Next, the expression of cell cycle-, autophagy- and apoptosis-related proteins in PC3 and LNCaP cells was measured. After 6, 24 and 48 h of incubation, GSK650394 upregulated the expression of p21 (Figure 2F), which is also known as a cyclin-dependent kinase (CDK) inhibitor that can inhibit the formation of the cyclin-CDK complex, which leads to G2/M cell cycle arrest (Xiong et al, 1993). In addition, after treatment, immunoblotting revealed steady conversion of cytosolic MAP1LC3B-I/LC3B-I (microtubule-associated protein 1 light chain 3 β-I) to autophagosome-associated MAP1LC3B-II/LC3B-II (microtubule-associated protein 1 light chain 3 β-II) (Figure 2F), a well-known marker of autophagosome assembly (Kaufmann et al, 2014). Moreover, to detect the effect of GSK650394 on autophagic flux, the expression of SQSTM1 (sequestosome 1), also known as p62, a selective substrate of autophagy (Moscat and Diazmeco, 2009), was measured. The level of p62 reduced gradually in a time-dependent manner when the cells were treated with GSK650394, suggesting an enhanced autophagic flux (Figure 2F). In contrast, the level of cleaved PARP increased gradually in a time-dependent manner, but PARP cleavage was not induced at the 6 h treatment time point. All in all, based on the above results, we demonstrated that GSK650394 simultaneously induced G2/M cell cycle arrest, autophagy and apoptosis. Furthermore, autophagy precedes apoptosis in GSK650394-treated PCa cells, but the relationship between GSK650394-induced autophagy and apoptosis needs to be further investigated.

GSK650394-induced autophagy contributes to caspase-dependent apoptosis through intrinsic pathways

A complicated interplay exists between autophagy and apoptosis that is highly dependent on the cellular environment or the stimulus (Roos et al, 2016). To discern the relationship between GSK650394-induced autophagy and apoptosis, a vitality assay was performed with PC3 and LNCaP cells pretreated with 5 mM 3MA, 10 μ M CQ, 20 μ M z-VAD-fmk or vehicle alone before the addition of GSK650394. Treatment with 3MA significantly decreased GSK650394-induced AO puncta (Figure 3B and C) and GSK650394-dependent LC3-I to LC3-II conversion, as expected (Figure 3F).
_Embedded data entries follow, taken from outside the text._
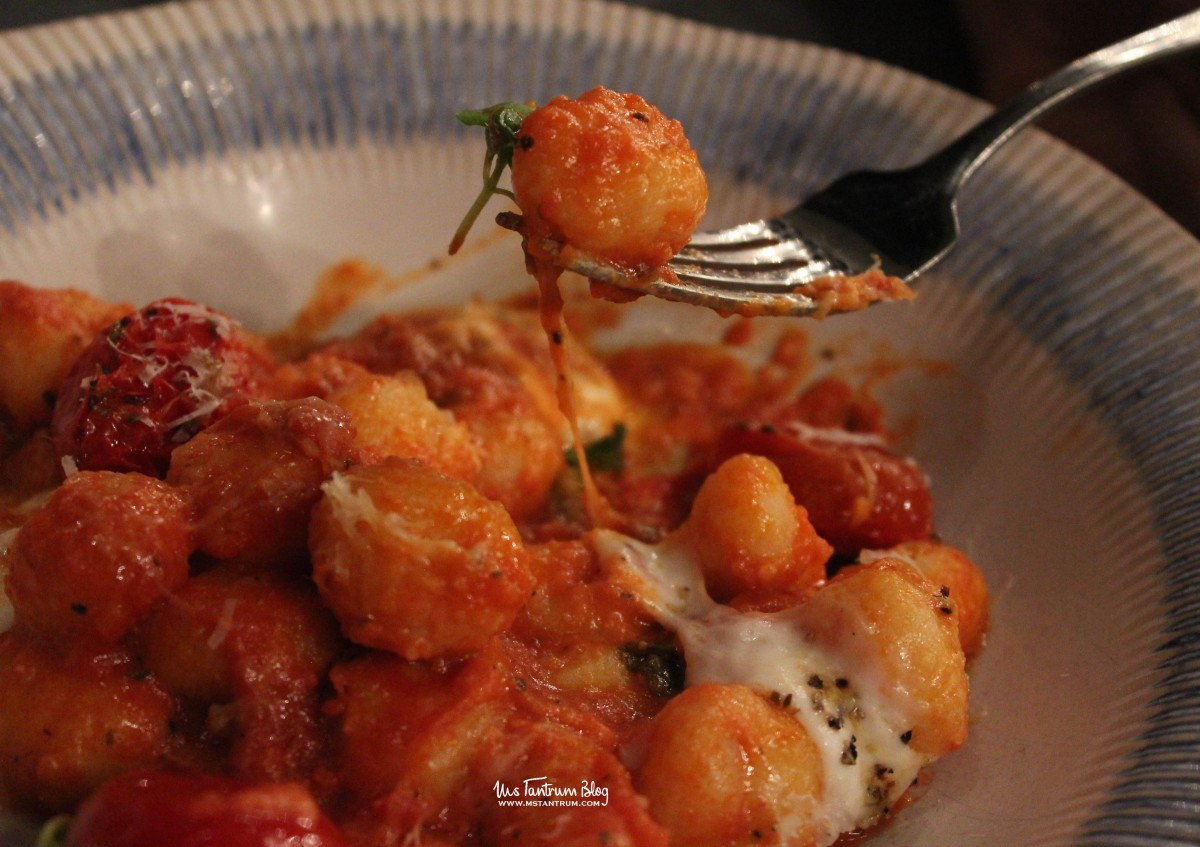 Gnocchi Sorrentina at Jamie's Italian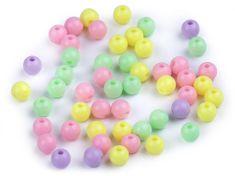 Kraftika 100ks 3 mix plastové korálky ø6mm color mix, neprůhledné
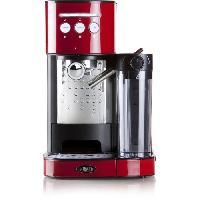 Machine A Expresso BORETTI B401 Machine a expresso 15 bars - Cappuccino et latte avec mousse de lait - Rouge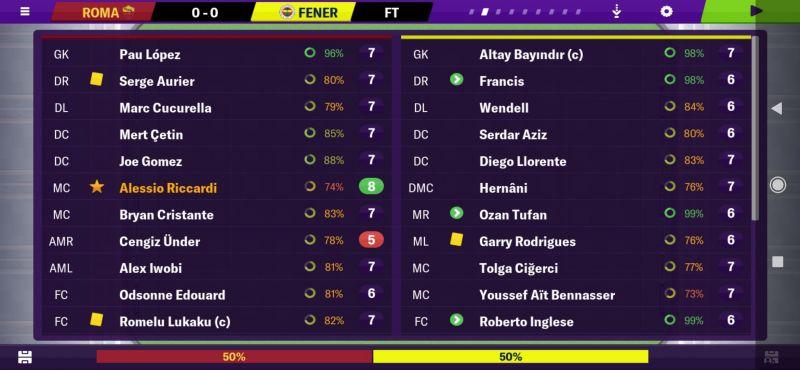 Screenshot_2020-05-01-23-50-16-312_com.sega.soccer.jpg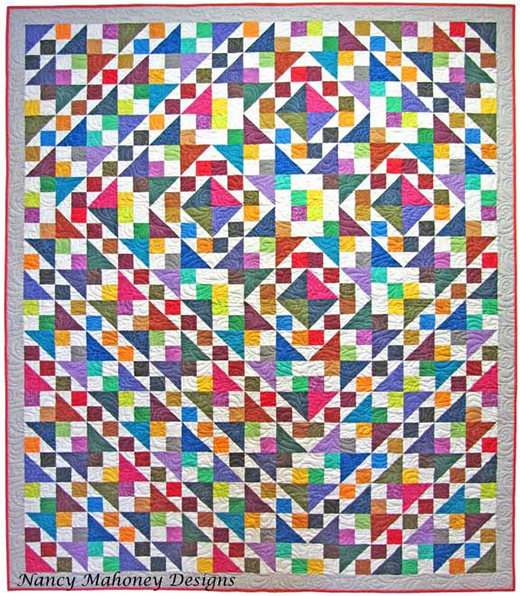 Twirly Swirly Quilt designed by Nancy Mahoney featuring the Bear Essentials collection by P&B Textiles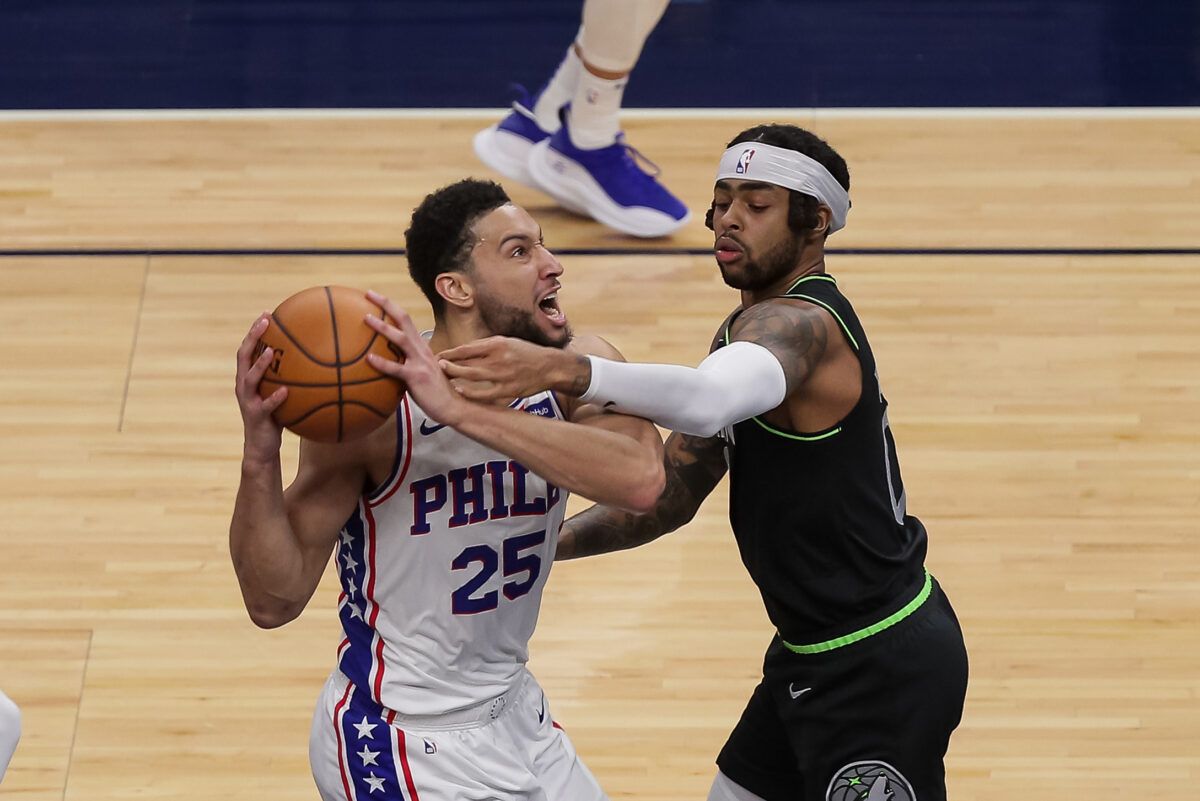 Ben Simmons and D'Angelo Russell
Moreover, the inhibition of autophagy by 3MA or CQ antagonised the inhibitory effects of GSK650394 on cell viability (Figure 3A), thus suggesting that, at least in PC3 and LNCaP cells, GSK650394-dependent SGK1 inhibition activated cytotoxic autophagy, which can be inhibited to restore cell viability. To further demonstrate whether GSK650394-triggered autophagy inhibits or promotes apoptosis, PC3 cells in which autophagy was suppressed by 3MA with or without GSK650394 treatment underwent a flow cytometry apoptosis assay, as shown in Figure 3D and E, and 3MA-mediated autophagy inhibition moderately abrogated GSK650394-induced apoptosis, which was consistent with the reduced cleaved caspase-3 and PARP cleavage (Figure 3F). Subsequently, the effect of inhibition of apoptosis on autophagy was determined. As seen in Figure 3B and C, z-VAD-fmk had a minimal effect on the number of AO-staining red acidic vesicles induced by GSK650394, in accordance with the expression of LC3-II (Figure 3F). However, after pretreatment with z-VAD-fmk, a portion of the cell vitality was successfully restored (Figure 3A), and apoptosis was nearly abrogated in GSK650394-treated PCa cells as expected (Figure 3D and E). Reduced caspase-3 and PARP cleavage further demonstrated that z-VAD-fmk completely diminished GSK650394-mediated apoptotic activity (Figure 3F), indicating that GSK650394-induced apoptosis is caspase-dependent.

Figure 3
figure 3

GSK650394-induced autophagy contributes to caspase-dependent apoptosis through intrinsic pathways. (A) PC3 and LNCaP cells were incubated with or without 160 μ M GSK650394 (G 160) for 48 h after 2 h of pretreatment with 5 mM 3MA (an inhibitor of early autophagy), 10 μ M chloroquine (CQ, an inhibitor of acidification of lysosomes and autophagosomes) or 20 μ M z-VAD-fmk (an irreversible pan-caspase inhibitor). Then, cell viability was analysed by a CCK8 assay. (B–F) PC3 cells were treated as in a, except no cells were treated with CQ. Autophagy activity was determined with AO staining (B) and quantified; *P<0.05 vs G 160 treatment (C). Cell apoptosis was analysed by flow cytometry (D) and quantified (E). Whole-cell lysates were immunoblotted and probed with LC3-I/II, cleaved caspase-3 (Casp.3), PARP, PARP (CL) and GAPDH, as the loading control (F). (G) PC3 cells were treated with G 160 or DMSO for 48 h, and western blot analysis was performed to measure the expression of Fas, FasL, Bax, Bcl-2, cleaved caspase-8, cleaved caspase-9 and GAPDH. The results are expressed as the mean±s.d. from three independent experiments. *P<0.05.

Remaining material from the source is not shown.